Mais l’annonce la plus importante est l’extension du mode Serverless. Dans ce mode, qui ne demande aucun provisionnement de débit, l’usage de Cosmos DB est seulement facturé aux ressources consommées ce qui en fait un mode idéal pour les workloads connaissant d’importants pics. Désormais le mode Serverless est disponible sur toutes les API autrement dit il est également supporté par les API MongoDB, Cassandra, Gremlin et Table, Cosmos DB supportant ses propres APIs mais aussi celles de ces différentes bases NoSQL.
Microsoft promotionne sa propre distribution Java
En avril dernier, Microsoft lançait en preview sa propre distribution Java, basée sur l’OpenJDK 11 LTS. Rappelons que Java suit deux voies de développement : l’Oracle JDK qui est en avance de phase sur les évolutions du langage et l’OpenJDK développé en open source par une communauté à partir des évolutions proposées par l’Oracle JDK.
Lors de la Build 2021, Microsoft a officialisé la disponibilité générale de sa distribution. L’éditeur l’aurait déjà déployé sur des centaines de milliers de VMs au sein de Microsoft et de LinkedIn.
Son objectif est d’en faire la version de Java par défaut sur Azure avec un support LTS donc sur le long terme.
Par ailleurs, Microsoft a dévoilé un pack d’outils Java pour Visual Studio Code.

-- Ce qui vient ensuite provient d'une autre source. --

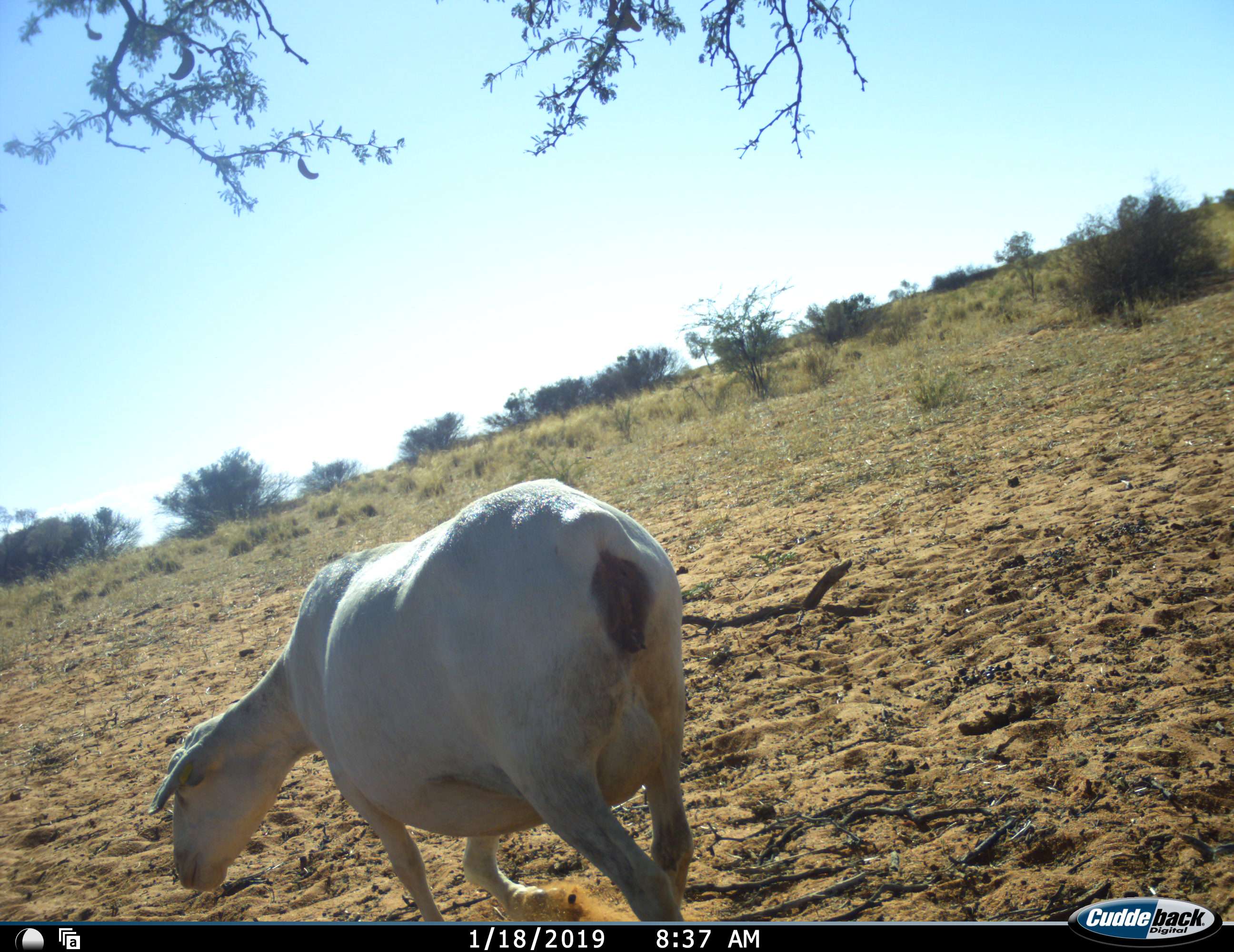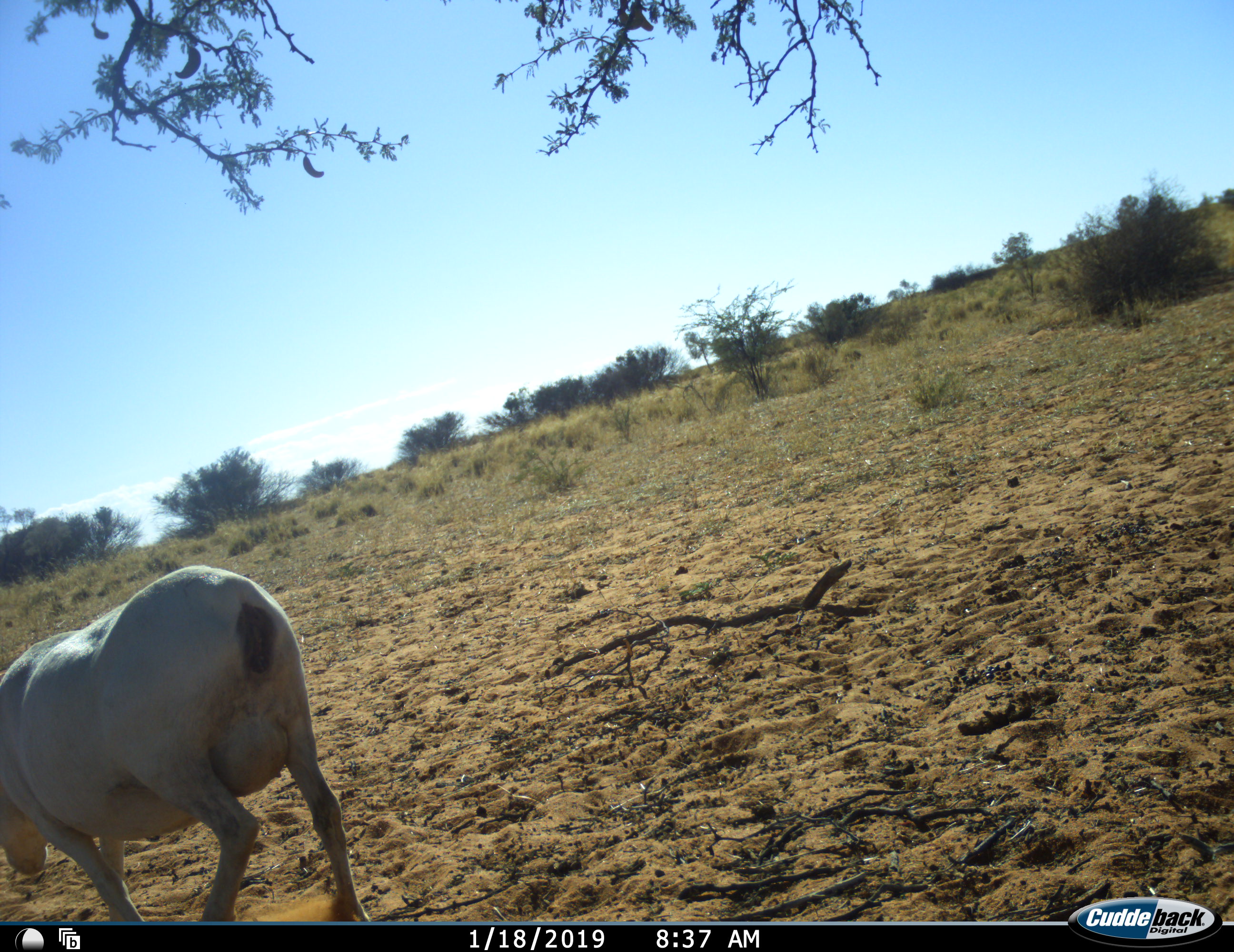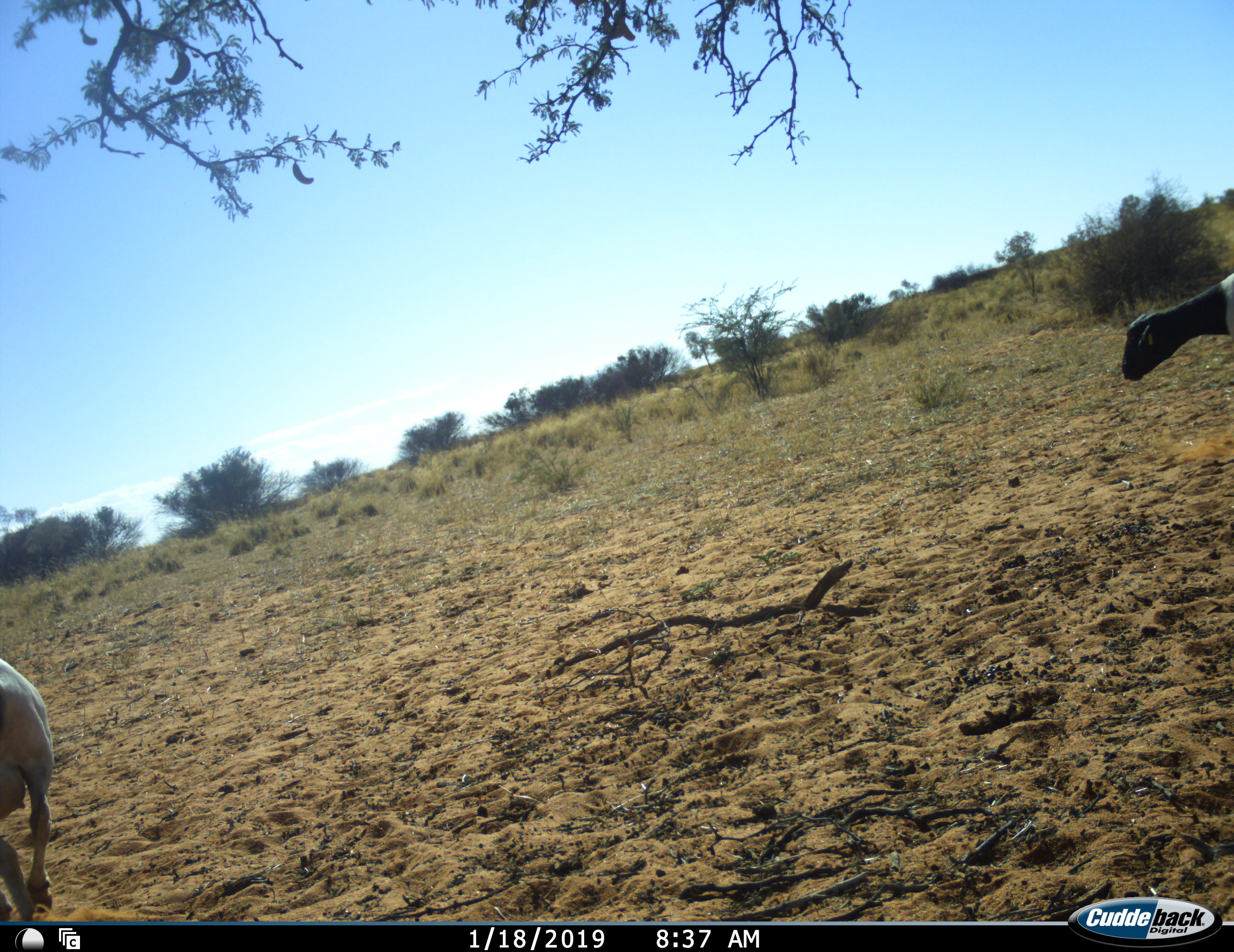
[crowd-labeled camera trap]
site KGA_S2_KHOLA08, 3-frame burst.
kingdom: Animalia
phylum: Chordata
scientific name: Vertebrata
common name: domestic animal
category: domesticanimal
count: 2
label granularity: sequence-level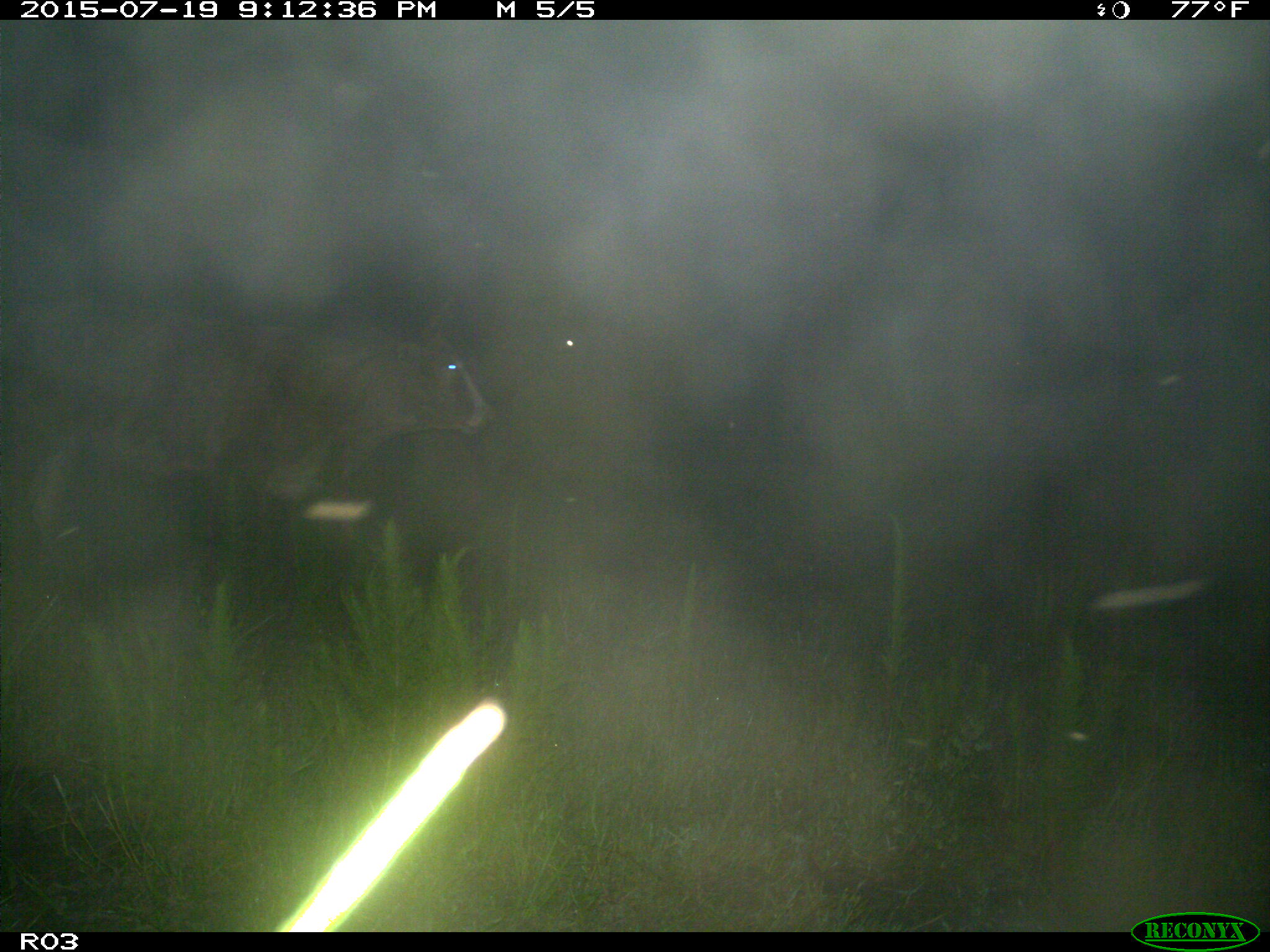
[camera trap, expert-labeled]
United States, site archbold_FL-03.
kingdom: Animalia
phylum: Chordata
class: Mammalia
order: Artiodactyla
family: Bovidae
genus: Bos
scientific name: Bos taurus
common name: domestic cow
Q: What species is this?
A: Bos taurus (domestic cow).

AKS débarque sur Azure Stack HCI
Même si les fonctionnalités HCI n’ont pas disparu de Windows Server, l’hyperconvergence s’entend désormais d’abord chez Microsoft au travers des offres d’appliances Azure Stack HCI. Et la bonne nouvelle, c’est que la solution de Serverless au-dessus de Kubernetes (AKS, Azure Kubernetes Service) est désormais disponible sur la plateforme « on-premises » de Microsoft.
Pour en savoir plus
Un kit de développement ARM avec Qualcomm
Qualcomm et Microsoft s’associent pour lancer cet été un kit de développement Windows on ARM, annoncé à prix très accessible et diffusé via Microsoft Store. Basé sur le nouveau processeur bon marché Qualcomm Snapdragon 7c Gen 2 destiné à animer une nouvelle génération de PC à bas prix et très autonome, ce kit se présente sous la forme d’un mini PC façon NUC préinstallé avec Windows 10 on ARM et toute une palette d’outils de développement Windows. Objectif permettre à un plus grand nombre de développeurs, d’éditeurs et d’entreprises de mettre la main sur des PC sous ARM à l’heure où Microsoft veut pousser ARM dans l’univers Windows et où bien des développeurs se confrontent à l’architecture ARM avec les nouveaux Mac à processeur Apple M1.
Les deux partenaires espèrent ainsi briser le cercle « pas de développeurs = pas d’apps = pas d’utilisateurs = pas de développeurs » qui freine pour l’instant l’expansion de l’architecture ARM sous Windows.